“Como sorrir, né, Dona Damiana? Como sorrir?”

Por Priscila Anzoategui

Nunca vi Dona Damiana sorrir. Nesses três anos de convívio com a história de Apyka´i, fui para o tekoha também três vezes, a primeira em 2013, quando conheci a liderança Damiana, foi um momento muito especial, era o meu primeiro contato com uma retomada. Era uma mulher que estava à frente, narrou sua história misturando o guarani com português. Me levou ao cemitério. Estavam acampados no meio da cana, mas havia plantações de abóbora, não tinha quase o que comer. Muitas mulheres e crianças.

Dona Damiana sempre foi para mim um exemplo de mulher que luta, fora dos padrões do feminismo ocidental que não enxerga tais lideranças.
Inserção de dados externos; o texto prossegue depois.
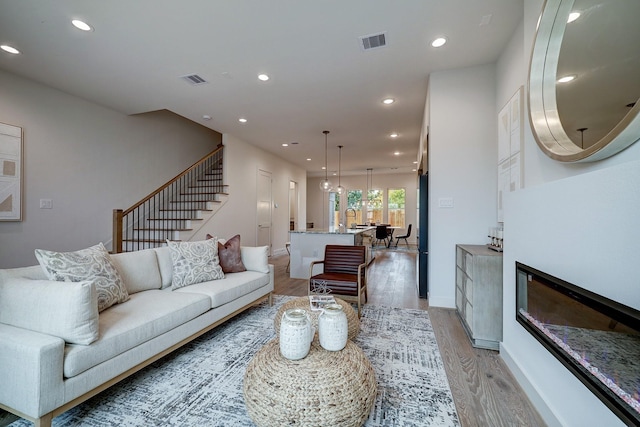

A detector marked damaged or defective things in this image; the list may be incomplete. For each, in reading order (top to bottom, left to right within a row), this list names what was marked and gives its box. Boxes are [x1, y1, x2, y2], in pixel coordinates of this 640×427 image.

Talvez a minha vontade de conhecer a história das mulheres Guarani e Kaiowá tenha surgido nesse dia.

Hoje a expulsaram do seu território tradicional covardemente. O juiz Fábio Kaiut Nunes, da primeira Vara da Justiça Federal de Dourados, um homem, branco, heterossexual, jovem, que foi filiado ao PSDB, expediu a ordem de reintegração de posse. A Polícia Federal chegou às 6:15 da manhã de hoje, dia 06 de julho de 2016, sem avisar a Funai, tampouco as entidades de Direitos Humanos. Todxxs fomos pegos de surpresa.

Vejo as fotos, Dona Damiana carregando seus pertences, crianças sem ter pra onde ir. Acordei cedo e fazia frio, havia neblina. Dona Damiana ocupava um pequeno pedaço de terra, lembro-me que o ano passado foi determinado à União que comprasse um módulo rural para Dona Damiana esperar a demarcação de sua terra, porém, essa mesma União recorreu se recusando a pagar.
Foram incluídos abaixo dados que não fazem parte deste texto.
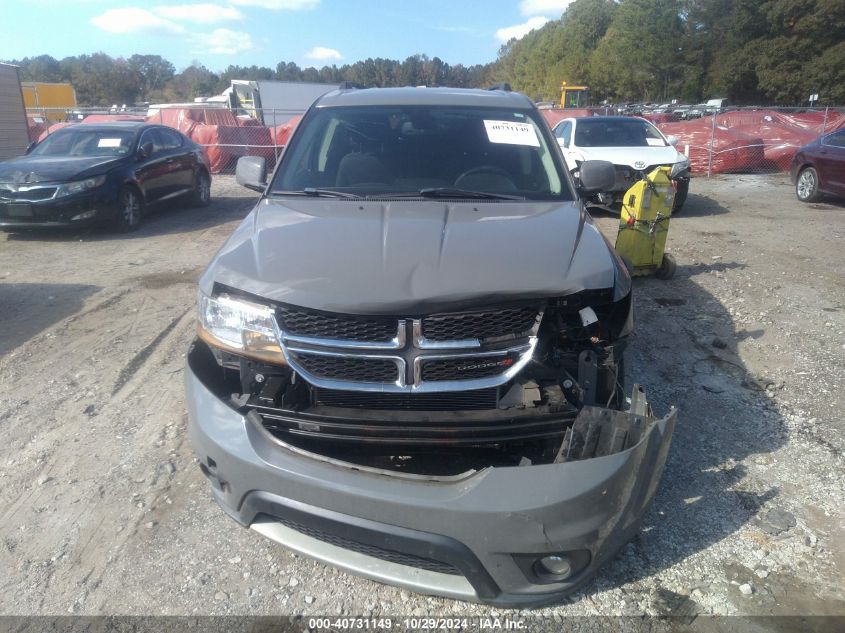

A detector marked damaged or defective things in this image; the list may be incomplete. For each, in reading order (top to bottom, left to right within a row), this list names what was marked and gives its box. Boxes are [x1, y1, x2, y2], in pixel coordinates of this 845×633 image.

damaged dodge journey [186, 86, 680, 604]
cracked front bumper [186, 354, 680, 604]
Semana passada foi publicada uma portaria estabelecendo um novo GT de estudo de identificação da terra, justamente uma das reivindicações do movimento indígena, para tramitar de uma vez por todas o procedimento administrativo de demarcação do tekoha Apyka´i. Foi uma jogada do Governo Federal para nos acalmar? Era tudo mentira? Como ficam esses estudos? Pra onde Damiana e sua parentela vai ser levada? A quem interessa expulsar mulheres, crianças e idosos do seu território tradicional?
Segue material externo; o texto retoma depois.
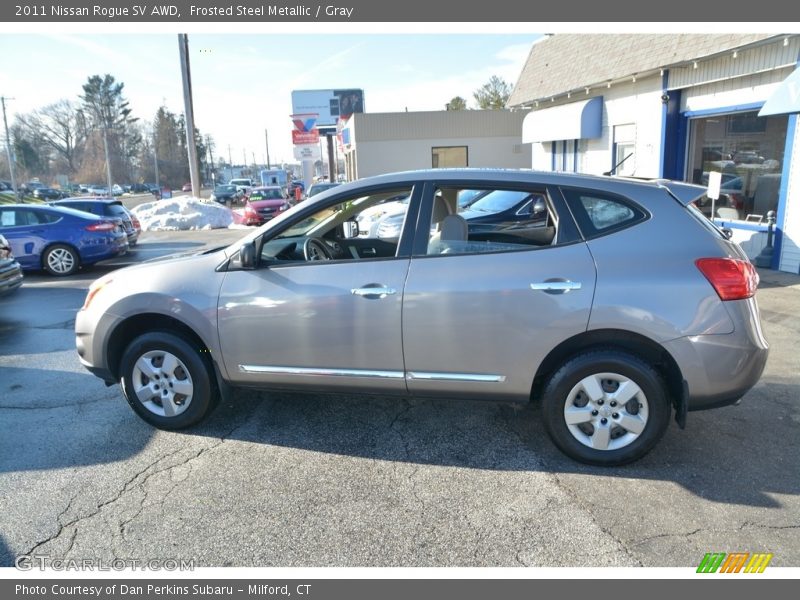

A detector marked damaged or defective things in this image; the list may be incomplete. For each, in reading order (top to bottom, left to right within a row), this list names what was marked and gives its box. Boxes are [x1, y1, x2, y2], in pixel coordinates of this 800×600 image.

cracked asphalt [0, 232, 796, 568]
O agronegócio mata, as ordens de reintegração de posse são ordens etnocidas, como dizia Clastres “O Estado tem por sua natureza ser etnocida”.

Essa lembrança de Dona Damiana nunca ter sorrido me pega sempre, porque estou acostumada a ver os Guarani e Kaiowá sorrindo, apesar de toda violência que sofrem. Como sorrir, né, Dona Damiana? Como sorrir?

dona damiana
Dona Damiana. Foto de Priscila Anzoategui

* * *

“O trator veio e desmanchou as moradias.
Truculento sem deixar vestígios.
Deixou mulheres e crianças sem lar.
Apyka´i é o tekoaharã de Dona Damiana.
Despejo é Genocídio diziam eles.
Os povos originários daquele território.
O Estado essa máquina de moer gente, mata, mata as minorias que são maiorias étnicas.
O trator passa mais uma vez… em cima de sonhos e cosmologias.
Quanto mais se mata simbolicamente, mais os Guarani e Kaiowá resistem.
O Estado tenta exterminar as diferenças;
Enquanto isso há reza em cada tekoha”.